WHAT IS ASKED: Write out the lines below as a JSON list of strings, one string per line, and skip any blank lines.

Dataset items:
·····
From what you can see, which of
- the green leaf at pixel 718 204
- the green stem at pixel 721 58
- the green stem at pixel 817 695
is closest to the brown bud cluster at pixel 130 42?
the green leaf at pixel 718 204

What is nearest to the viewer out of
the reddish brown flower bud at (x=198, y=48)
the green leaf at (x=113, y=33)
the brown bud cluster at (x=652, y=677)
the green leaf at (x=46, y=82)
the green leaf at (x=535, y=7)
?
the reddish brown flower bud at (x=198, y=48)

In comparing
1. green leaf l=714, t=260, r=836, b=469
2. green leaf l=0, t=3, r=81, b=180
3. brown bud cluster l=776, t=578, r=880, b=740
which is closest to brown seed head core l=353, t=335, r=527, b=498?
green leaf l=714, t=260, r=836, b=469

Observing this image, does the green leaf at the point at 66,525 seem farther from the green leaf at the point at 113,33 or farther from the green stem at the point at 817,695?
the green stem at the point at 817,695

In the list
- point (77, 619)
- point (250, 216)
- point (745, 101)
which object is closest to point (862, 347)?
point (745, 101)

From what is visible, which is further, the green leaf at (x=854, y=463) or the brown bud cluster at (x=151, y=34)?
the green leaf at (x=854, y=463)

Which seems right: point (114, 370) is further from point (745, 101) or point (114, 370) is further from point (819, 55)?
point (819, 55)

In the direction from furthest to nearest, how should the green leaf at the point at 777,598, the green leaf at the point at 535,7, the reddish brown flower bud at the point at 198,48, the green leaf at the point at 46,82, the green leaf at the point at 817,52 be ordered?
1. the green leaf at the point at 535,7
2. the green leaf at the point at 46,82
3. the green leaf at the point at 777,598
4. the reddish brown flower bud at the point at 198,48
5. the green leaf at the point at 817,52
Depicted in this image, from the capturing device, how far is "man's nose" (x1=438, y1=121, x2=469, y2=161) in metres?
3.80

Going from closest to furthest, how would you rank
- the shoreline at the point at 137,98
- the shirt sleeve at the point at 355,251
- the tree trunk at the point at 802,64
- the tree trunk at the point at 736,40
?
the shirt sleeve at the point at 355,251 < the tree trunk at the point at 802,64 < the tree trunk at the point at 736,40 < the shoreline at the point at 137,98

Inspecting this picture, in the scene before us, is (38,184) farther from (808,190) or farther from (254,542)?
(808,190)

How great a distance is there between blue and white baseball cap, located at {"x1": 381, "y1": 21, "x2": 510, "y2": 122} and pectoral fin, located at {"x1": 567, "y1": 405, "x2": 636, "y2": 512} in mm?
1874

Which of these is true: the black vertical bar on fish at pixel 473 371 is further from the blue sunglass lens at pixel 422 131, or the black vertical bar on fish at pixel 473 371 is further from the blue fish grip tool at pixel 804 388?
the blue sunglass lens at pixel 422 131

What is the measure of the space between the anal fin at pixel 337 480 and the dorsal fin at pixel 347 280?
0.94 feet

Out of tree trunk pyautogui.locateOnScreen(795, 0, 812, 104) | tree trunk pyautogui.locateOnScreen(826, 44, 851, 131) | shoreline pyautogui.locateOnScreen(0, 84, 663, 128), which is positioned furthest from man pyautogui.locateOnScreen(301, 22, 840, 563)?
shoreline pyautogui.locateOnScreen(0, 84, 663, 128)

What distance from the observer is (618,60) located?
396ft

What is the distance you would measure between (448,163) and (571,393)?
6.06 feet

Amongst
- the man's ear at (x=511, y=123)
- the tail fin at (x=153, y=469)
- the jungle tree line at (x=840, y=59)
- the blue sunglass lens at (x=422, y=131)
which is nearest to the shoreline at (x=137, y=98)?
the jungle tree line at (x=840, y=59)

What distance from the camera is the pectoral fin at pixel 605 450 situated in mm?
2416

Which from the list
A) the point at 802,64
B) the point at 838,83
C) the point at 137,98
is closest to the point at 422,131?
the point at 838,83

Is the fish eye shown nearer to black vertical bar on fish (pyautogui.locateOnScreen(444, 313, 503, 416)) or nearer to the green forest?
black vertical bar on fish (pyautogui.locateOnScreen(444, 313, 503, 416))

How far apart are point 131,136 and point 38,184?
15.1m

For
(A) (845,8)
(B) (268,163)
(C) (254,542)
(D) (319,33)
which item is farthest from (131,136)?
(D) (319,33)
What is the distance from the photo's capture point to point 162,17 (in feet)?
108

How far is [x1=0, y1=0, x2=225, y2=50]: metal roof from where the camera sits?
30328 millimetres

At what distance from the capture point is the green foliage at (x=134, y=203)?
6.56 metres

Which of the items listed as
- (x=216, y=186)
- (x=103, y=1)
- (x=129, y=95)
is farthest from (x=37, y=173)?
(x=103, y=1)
·····
CORRECT RESULT:
[
  "From what you can see, which of",
  "- the green leaf at pixel 718 204",
  "- the green stem at pixel 721 58",
  "- the green stem at pixel 817 695",
  "is closest to the brown bud cluster at pixel 130 42?",
  "the green leaf at pixel 718 204",
  "What is nearest to the viewer out of",
  "the reddish brown flower bud at (x=198, y=48)",
  "the green leaf at (x=113, y=33)",
  "the brown bud cluster at (x=652, y=677)",
  "the green leaf at (x=46, y=82)",
  "the green leaf at (x=535, y=7)",
  "?",
  "the reddish brown flower bud at (x=198, y=48)",
  "In comparing",
  "1. green leaf l=714, t=260, r=836, b=469",
  "2. green leaf l=0, t=3, r=81, b=180",
  "3. brown bud cluster l=776, t=578, r=880, b=740",
  "which is closest to brown seed head core l=353, t=335, r=527, b=498?",
  "green leaf l=714, t=260, r=836, b=469",
  "Observing this image, does the green leaf at the point at 66,525 seem farther from the green leaf at the point at 113,33 or farther from the green stem at the point at 817,695?",
  "the green stem at the point at 817,695",
  "In the list",
  "- point (77, 619)",
  "- point (250, 216)",
  "- point (745, 101)",
  "which object is closest to point (862, 347)?",
  "point (745, 101)",
  "From what is visible, which is further, the green leaf at (x=854, y=463) or the brown bud cluster at (x=151, y=34)?",
  "the green leaf at (x=854, y=463)",
  "Which seems right: point (114, 370) is further from point (745, 101) or point (114, 370) is further from point (819, 55)?",
  "point (819, 55)",
  "In the direction from furthest to nearest, how should the green leaf at the point at 777,598, the green leaf at the point at 535,7, the reddish brown flower bud at the point at 198,48, the green leaf at the point at 46,82, the green leaf at the point at 817,52 be ordered?",
  "1. the green leaf at the point at 535,7",
  "2. the green leaf at the point at 46,82",
  "3. the green leaf at the point at 777,598",
  "4. the reddish brown flower bud at the point at 198,48",
  "5. the green leaf at the point at 817,52",
  "Depicted in this image, from the capturing device, how far is \"man's nose\" (x1=438, y1=121, x2=469, y2=161) in metres?",
  "3.80",
  "Going from closest to furthest, how would you rank",
  "- the shoreline at the point at 137,98",
  "- the shirt sleeve at the point at 355,251",
  "- the tree trunk at the point at 802,64",
  "- the tree trunk at the point at 736,40",
  "?",
  "the shirt sleeve at the point at 355,251 < the tree trunk at the point at 802,64 < the tree trunk at the point at 736,40 < the shoreline at the point at 137,98",
  "Inspecting this picture, in the scene before us, is (38,184) farther from (808,190) or farther from (254,542)?",
  "(808,190)",
  "How great a distance is there between blue and white baseball cap, located at {\"x1\": 381, \"y1\": 21, \"x2\": 510, \"y2\": 122} and pectoral fin, located at {\"x1\": 567, \"y1\": 405, \"x2\": 636, \"y2\": 512} in mm?",
  "1874",
  "Which of these is true: the black vertical bar on fish at pixel 473 371 is further from the blue sunglass lens at pixel 422 131, or the black vertical bar on fish at pixel 473 371 is further from the blue fish grip tool at pixel 804 388?",
  "the blue sunglass lens at pixel 422 131",
  "What is the measure of the space between the anal fin at pixel 337 480 and the dorsal fin at pixel 347 280?",
  "0.94 feet",
  "Out of tree trunk pyautogui.locateOnScreen(795, 0, 812, 104) | tree trunk pyautogui.locateOnScreen(826, 44, 851, 131) | shoreline pyautogui.locateOnScreen(0, 84, 663, 128), which is positioned furthest from man pyautogui.locateOnScreen(301, 22, 840, 563)?",
  "shoreline pyautogui.locateOnScreen(0, 84, 663, 128)",
  "What distance from the observer is (618,60) located?",
  "396ft",
  "What is the distance you would measure between (448,163) and (571,393)?",
  "6.06 feet",
  "Amongst",
  "- the man's ear at (x=511, y=123)",
  "- the tail fin at (x=153, y=469)",
  "- the jungle tree line at (x=840, y=59)",
  "- the blue sunglass lens at (x=422, y=131)",
  "which is nearest to the shoreline at (x=137, y=98)?",
  "the jungle tree line at (x=840, y=59)",
  "What distance from the camera is the pectoral fin at pixel 605 450 situated in mm?",
  "2416",
  "Which from the list",
  "A) the point at 802,64",
  "B) the point at 838,83",
  "C) the point at 137,98",
  "is closest to the point at 422,131?",
  "the point at 838,83",
  "Is the fish eye shown nearer to black vertical bar on fish (pyautogui.locateOnScreen(444, 313, 503, 416)) or nearer to the green forest?",
  "black vertical bar on fish (pyautogui.locateOnScreen(444, 313, 503, 416))",
  "How far apart are point 131,136 and point 38,184?",
  "15.1m",
  "For",
  "(A) (845,8)",
  "(B) (268,163)",
  "(C) (254,542)",
  "(D) (319,33)",
  "which item is farthest from (131,136)?",
  "(D) (319,33)",
  "What is the distance from the photo's capture point to point 162,17 (in feet)?",
  "108",
  "How far is [x1=0, y1=0, x2=225, y2=50]: metal roof from where the camera sits?",
  "30328 millimetres",
  "At what distance from the capture point is the green foliage at (x=134, y=203)?",
  "6.56 metres",
  "Which of the items listed as",
  "- (x=216, y=186)",
  "- (x=103, y=1)",
  "- (x=129, y=95)",
  "is farthest from (x=37, y=173)?",
  "(x=103, y=1)"
]